RECORDS SHOWN:
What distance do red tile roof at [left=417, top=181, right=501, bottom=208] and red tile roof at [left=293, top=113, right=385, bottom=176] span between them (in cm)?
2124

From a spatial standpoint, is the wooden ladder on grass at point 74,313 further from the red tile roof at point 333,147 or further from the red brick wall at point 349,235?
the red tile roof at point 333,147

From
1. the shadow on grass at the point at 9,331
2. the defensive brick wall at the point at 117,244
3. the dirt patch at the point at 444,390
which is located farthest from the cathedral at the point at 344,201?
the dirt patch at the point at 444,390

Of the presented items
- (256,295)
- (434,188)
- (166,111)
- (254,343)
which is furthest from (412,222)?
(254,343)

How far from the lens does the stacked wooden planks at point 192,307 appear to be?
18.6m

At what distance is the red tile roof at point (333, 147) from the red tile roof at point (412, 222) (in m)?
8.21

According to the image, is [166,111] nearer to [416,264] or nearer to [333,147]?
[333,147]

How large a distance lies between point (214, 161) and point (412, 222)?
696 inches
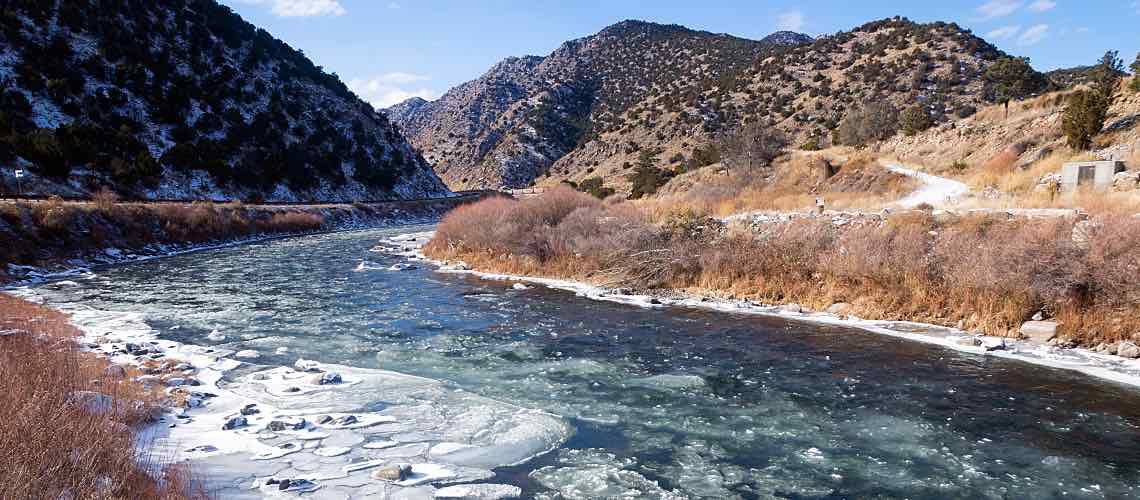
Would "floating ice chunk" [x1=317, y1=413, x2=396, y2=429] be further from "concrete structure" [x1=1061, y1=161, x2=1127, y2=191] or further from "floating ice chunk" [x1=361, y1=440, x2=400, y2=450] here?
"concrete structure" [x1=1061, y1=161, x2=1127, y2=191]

THE EXERCISE: Print all of the records above without any changes, and leave the pictures out.

EXERCISE ANSWER:
What distance do red tile roof at [left=417, top=181, right=501, bottom=208] and red tile roof at [left=293, top=113, right=385, bottom=176] span between them (in cm)?
2124

From a spatial standpoint, is the wooden ladder on grass at point 74,313 further from the red tile roof at point 333,147 or further from the red brick wall at point 349,235?
the red tile roof at point 333,147

From
1. the shadow on grass at the point at 9,331
2. the defensive brick wall at the point at 117,244
3. the dirt patch at the point at 444,390
which is located farthest from the cathedral at the point at 344,201?
the dirt patch at the point at 444,390

Of the presented items
- (256,295)
- (434,188)
- (166,111)
- (254,343)
which is furthest from (412,222)?
(254,343)

How far from the lens does the stacked wooden planks at point 192,307 appear to be?
18.6m

At what distance is the red tile roof at point (333, 147) from the red tile roof at point (412, 222) (in m)?
8.21

According to the image, is [166,111] nearer to [416,264] or nearer to [333,147]?
[333,147]

How large a distance lies between point (214, 161) and point (412, 222)?
696 inches
Would "floating ice chunk" [x1=317, y1=413, x2=396, y2=429] be further from "concrete structure" [x1=1061, y1=161, x2=1127, y2=191] or further from "floating ice chunk" [x1=361, y1=440, x2=400, y2=450] here?
"concrete structure" [x1=1061, y1=161, x2=1127, y2=191]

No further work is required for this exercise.